Problema breve a
Ricopia parola per parola l'intera ordinanza della Cassazione che segue.

Testo della pagina
────────────────────

Ordinanza di Cassazione Civile Sez. 1 Num. 23992 Anno 2025
Civile Ord. Sez. 1 Num. 23992 Anno 2025
Presidente: COGNOME NOME
Relatore: COGNOME
Data pubblicazione: 27/08/2025
ORDINANZA
Sul ricorso n. 13062/2024
promosso da
COGNOME , rappresentato e difeso dall’avv. NOME COGNOME in virtù di procura speciale in atti;
ricorrente contro
M INISTERO DELL’INTERNO , in persona del Ministro pro tempore , e PREFETTURA DI PALERMO , in persona del Prefetto pro tempore ;
intimati con atto di costituzione
avverso la sentenza del Giudice di pace di Palermo n. 1288/2024, pubblicata il 22/04/2024;
udita la relazione svolta nella camera di consiglio del 09/04/2025 dal Consigliere NOME COGNOME;
letti gli atti e i documenti del procedimento;
SVOLGIMENTO DEL PROCESSO
Il Giudice di pace di Palermo, con la sentenza indicata in epigrafe, rigettava l’impugnazione proposta dal cittadino straniero contro il decreto di espulsione amministrativa, notificato il 05/03/2024, a seguito del rigetto della domanda di protezione internazionale
reiterata, che però era stato notificato al richiedente asilo il 18/03/2024 e, dunque, successivamente al decreto di espulsione.
Il cittadino straniero ha proposto ricorso per cassazione avverso tale provvedimento, affidato a tre motivi di doglianza.
Gli intimati non si sono difesi con controricorso, depositando, tuttavia, un atto di costituzione ai fini della partecipazione della eventuale udienza pubblica.
RAGIONI DELLA DECISIONE
Con il primo motivo di ricorso è dedotta la nullità della decisione impugnata ai sensi dell’art. 360, comma 1, n. 5, c.p.c., per omesso esame di un fatto decisivo per il giudizio oggetto di discussione tra le parti.

────────────────────

Dati estratti
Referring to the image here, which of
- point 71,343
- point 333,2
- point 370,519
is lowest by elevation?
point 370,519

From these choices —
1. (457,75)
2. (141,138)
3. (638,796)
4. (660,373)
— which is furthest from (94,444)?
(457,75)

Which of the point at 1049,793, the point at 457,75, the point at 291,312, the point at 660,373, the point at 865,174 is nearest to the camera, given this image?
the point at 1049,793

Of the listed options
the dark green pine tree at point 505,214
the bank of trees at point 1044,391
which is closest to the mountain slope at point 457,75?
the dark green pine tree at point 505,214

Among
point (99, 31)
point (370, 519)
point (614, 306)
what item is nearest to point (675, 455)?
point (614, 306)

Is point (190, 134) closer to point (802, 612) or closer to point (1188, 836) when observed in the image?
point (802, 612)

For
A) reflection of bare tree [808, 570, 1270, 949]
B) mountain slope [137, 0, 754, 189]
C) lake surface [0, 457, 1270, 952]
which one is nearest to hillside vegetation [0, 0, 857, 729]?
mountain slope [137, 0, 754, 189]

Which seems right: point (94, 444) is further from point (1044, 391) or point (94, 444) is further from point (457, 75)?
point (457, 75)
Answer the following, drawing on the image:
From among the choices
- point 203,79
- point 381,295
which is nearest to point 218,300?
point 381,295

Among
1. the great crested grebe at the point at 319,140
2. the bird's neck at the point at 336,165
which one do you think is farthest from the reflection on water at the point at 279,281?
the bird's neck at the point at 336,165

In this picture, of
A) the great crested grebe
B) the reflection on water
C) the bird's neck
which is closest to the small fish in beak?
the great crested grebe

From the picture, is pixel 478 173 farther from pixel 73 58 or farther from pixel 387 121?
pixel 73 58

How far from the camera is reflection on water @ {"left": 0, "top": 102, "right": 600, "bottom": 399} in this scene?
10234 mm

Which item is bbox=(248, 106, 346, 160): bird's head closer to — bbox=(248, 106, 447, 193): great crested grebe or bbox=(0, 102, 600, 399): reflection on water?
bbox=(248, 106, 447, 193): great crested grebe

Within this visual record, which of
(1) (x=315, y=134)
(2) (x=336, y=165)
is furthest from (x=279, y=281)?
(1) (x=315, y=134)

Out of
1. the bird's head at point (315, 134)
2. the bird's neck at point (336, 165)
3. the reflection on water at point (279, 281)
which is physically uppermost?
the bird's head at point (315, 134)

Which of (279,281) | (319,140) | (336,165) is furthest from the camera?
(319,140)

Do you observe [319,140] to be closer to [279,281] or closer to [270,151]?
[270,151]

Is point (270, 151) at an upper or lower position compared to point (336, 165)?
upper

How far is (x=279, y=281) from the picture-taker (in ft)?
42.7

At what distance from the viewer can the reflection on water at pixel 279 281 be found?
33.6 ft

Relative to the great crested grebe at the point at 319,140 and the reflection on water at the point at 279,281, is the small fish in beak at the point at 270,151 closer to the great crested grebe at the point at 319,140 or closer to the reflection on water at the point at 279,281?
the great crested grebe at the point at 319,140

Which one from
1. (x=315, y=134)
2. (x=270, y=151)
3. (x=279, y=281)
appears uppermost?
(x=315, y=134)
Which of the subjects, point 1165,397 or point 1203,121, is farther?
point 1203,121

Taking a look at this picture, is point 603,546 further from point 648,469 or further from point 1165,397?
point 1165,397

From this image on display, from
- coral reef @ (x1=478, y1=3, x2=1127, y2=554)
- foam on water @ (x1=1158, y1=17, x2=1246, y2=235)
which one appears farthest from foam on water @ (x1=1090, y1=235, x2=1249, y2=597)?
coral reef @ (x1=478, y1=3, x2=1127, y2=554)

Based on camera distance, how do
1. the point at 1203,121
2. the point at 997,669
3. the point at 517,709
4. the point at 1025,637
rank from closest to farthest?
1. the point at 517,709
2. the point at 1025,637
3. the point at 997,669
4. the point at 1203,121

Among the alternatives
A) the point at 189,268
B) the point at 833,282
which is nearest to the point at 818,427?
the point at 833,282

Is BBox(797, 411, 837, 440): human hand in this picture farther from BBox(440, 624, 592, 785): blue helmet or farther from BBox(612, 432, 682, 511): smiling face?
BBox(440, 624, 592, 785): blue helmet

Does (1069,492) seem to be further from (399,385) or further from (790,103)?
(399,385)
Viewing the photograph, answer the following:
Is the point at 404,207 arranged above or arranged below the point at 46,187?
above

────────────────────

Problema breve b
Dall'elenco qui sopra estrai tutte le righe in cui compare la parola "right".

Risposta a
Ordinanza di Cassazione Civile Sez. 1 Num. 23992 Anno 2025
Civile Ord. Sez. 1 Num. 23992 Anno 2025
Presidente: COGNOME NOME
Relatore: COGNOME
Data pubblicazione: 27/08/2025
ORDINANZA
Sul ricorso n. 13062/2024
promosso da
COGNOME , rappresentato e difeso dall’avv. NOME COGNOME in virtù di procura speciale in atti;
ricorrente contro
M INISTERO DELL’INTERNO , in persona del Ministro pro tempore , e PREFETTURA DI PALERMO , in persona del Prefetto pro tempore ;
intimati con atto di costituzione
avverso la sentenza del Giudice di pace di Palermo n. 1288/2024, pubblicata il 22/04/2024;
udita la relazione svolta nella camera di consiglio del 09/04/2025 dal Consigliere NOME COGNOME;
letti gli atti e i documenti del procedimento;
SVOLGIMENTO DEL PROCESSO
Il Giudice di pace di Palermo, con la sentenza indicata in epigrafe, rigettava l’impugnazione proposta dal cittadino straniero contro il decreto di espulsione amministrativa, notificato il 05/03/2024, a seguito del rigetto della domanda di protezione internazionale
reiterata, che però era stato notificato al richiedente asilo il 18/03/2024 e, dunque, successivamente al decreto di espulsione.
Il cittadino straniero ha proposto ricorso per cassazione avverso tale provvedimento, affidato a tre motivi di doglianza.
Gli intimati non si sono difesi con controricorso, depositando, tuttavia, un atto di costituzione ai fini della partecipazione della eventuale udienza pubblica.
RAGIONI DELLA DECISIONE
Con il primo motivo di ricorso è dedotta la nullità della decisione impugnata ai sensi dell’art. 360, comma 1, n. 5, c.p.c., per omesso esame di un fatto decisivo per il giudizio oggetto di discussione tra le parti.

Risposta b
Which seems right: point (94, 444) is further from point (1044, 391) or point (94, 444) is further from point (457, 75)?
How far from the camera is reflection on water @ {"left": 0, "top": 102, "right": 600, "bottom": 399} in this scene?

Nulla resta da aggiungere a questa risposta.